# WHAT TO WORK ON
Find every line in the listing below that contains the string "percentage", matching case exactly, and copy each of those lines in full.

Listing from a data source
※ ※ ※

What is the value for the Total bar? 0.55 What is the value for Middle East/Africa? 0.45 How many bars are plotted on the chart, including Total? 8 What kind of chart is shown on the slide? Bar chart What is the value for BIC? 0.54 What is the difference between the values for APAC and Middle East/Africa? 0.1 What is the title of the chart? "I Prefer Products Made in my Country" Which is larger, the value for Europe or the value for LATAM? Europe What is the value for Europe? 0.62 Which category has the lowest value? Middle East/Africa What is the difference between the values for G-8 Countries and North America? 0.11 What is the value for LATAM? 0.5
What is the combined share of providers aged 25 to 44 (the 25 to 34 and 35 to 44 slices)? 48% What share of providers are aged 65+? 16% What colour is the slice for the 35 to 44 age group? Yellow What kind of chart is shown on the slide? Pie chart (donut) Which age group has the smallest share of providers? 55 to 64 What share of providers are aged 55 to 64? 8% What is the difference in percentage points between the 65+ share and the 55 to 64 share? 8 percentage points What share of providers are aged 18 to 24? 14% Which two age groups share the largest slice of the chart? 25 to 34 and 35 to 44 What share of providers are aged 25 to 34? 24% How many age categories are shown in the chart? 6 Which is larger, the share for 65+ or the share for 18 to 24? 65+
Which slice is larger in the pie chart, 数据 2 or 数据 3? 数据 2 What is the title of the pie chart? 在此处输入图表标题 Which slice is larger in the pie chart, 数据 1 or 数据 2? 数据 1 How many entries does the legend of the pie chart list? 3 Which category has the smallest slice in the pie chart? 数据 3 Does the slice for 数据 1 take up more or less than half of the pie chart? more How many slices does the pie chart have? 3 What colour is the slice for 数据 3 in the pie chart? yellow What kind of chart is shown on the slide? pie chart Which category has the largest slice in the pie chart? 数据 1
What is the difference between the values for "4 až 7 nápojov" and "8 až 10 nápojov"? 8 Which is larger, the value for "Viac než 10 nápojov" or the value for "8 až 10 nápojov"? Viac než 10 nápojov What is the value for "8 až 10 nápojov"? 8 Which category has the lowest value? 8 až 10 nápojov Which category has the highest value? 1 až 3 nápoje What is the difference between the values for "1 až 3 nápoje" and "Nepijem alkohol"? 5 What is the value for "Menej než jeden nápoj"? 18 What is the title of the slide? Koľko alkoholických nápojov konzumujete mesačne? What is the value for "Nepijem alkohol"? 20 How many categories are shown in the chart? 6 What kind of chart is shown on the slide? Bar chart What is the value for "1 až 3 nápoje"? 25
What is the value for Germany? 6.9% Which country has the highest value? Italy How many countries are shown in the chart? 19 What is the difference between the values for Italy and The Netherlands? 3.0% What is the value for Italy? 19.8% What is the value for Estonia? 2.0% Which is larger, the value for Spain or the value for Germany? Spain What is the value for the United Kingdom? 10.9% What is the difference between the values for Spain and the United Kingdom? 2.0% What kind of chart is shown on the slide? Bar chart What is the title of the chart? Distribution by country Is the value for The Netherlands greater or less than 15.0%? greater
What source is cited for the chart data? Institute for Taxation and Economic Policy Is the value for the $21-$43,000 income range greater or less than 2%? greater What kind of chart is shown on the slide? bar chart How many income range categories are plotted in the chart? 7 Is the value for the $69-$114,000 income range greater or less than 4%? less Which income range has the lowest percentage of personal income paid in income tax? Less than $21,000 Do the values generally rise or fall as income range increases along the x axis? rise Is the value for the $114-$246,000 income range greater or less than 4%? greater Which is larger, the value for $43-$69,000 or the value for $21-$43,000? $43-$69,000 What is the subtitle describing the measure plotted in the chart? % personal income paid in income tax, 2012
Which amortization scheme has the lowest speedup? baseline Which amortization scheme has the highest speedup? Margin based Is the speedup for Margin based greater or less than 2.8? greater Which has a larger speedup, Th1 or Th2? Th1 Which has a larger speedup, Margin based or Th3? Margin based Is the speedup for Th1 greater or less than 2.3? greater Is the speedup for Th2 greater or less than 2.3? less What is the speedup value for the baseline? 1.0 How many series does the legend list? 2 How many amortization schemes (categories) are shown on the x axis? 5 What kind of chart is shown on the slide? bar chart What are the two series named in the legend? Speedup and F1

※ ※ ※

# EXPECTED ANSWER
What is the combined share of providers aged 25 to 44 (the 25 to 34 and 35 to 44 slices)? 48% What share of providers are aged 65+? 16% What colour is the slice for the 35 to 44 age group? Yellow What kind of chart is shown on the slide? Pie chart (donut) Which age group has the smallest share of providers? 55 to 64 What share of providers are aged 55 to 64? 8% What is the difference in percentage points between the 65+ share and the 55 to 64 share? 8 percentage points What share of providers are aged 18 to 24? 14% Which two age groups share the largest slice of the chart? 25 to 34 and 35 to 44 What share of providers are aged 25 to 34? 24% How many age categories are shown in the chart? 6 Which is larger, the share for 65+ or the share for 18 to 24? 65+
What source is cited for the chart data? Institute for Taxation and Economic Policy Is the value for the $21-$43,000 income range greater or less than 2%? greater What kind of chart is shown on the slide? bar chart How many income range categories are plotted in the chart? 7 Is the value for the $69-$114,000 income range greater or less than 4%? less Which income range has the lowest percentage of personal income paid in income tax? Less than $21,000 Do the values generally rise or fall as income range increases along the x axis? rise Is the value for the $114-$246,000 income range greater or less than 4%? greater Which is larger, the value for $43-$69,000 or the value for $21-$43,000? $43-$69,000 What is the subtitle describing the measure plotted in the chart? % personal income paid in income tax, 2012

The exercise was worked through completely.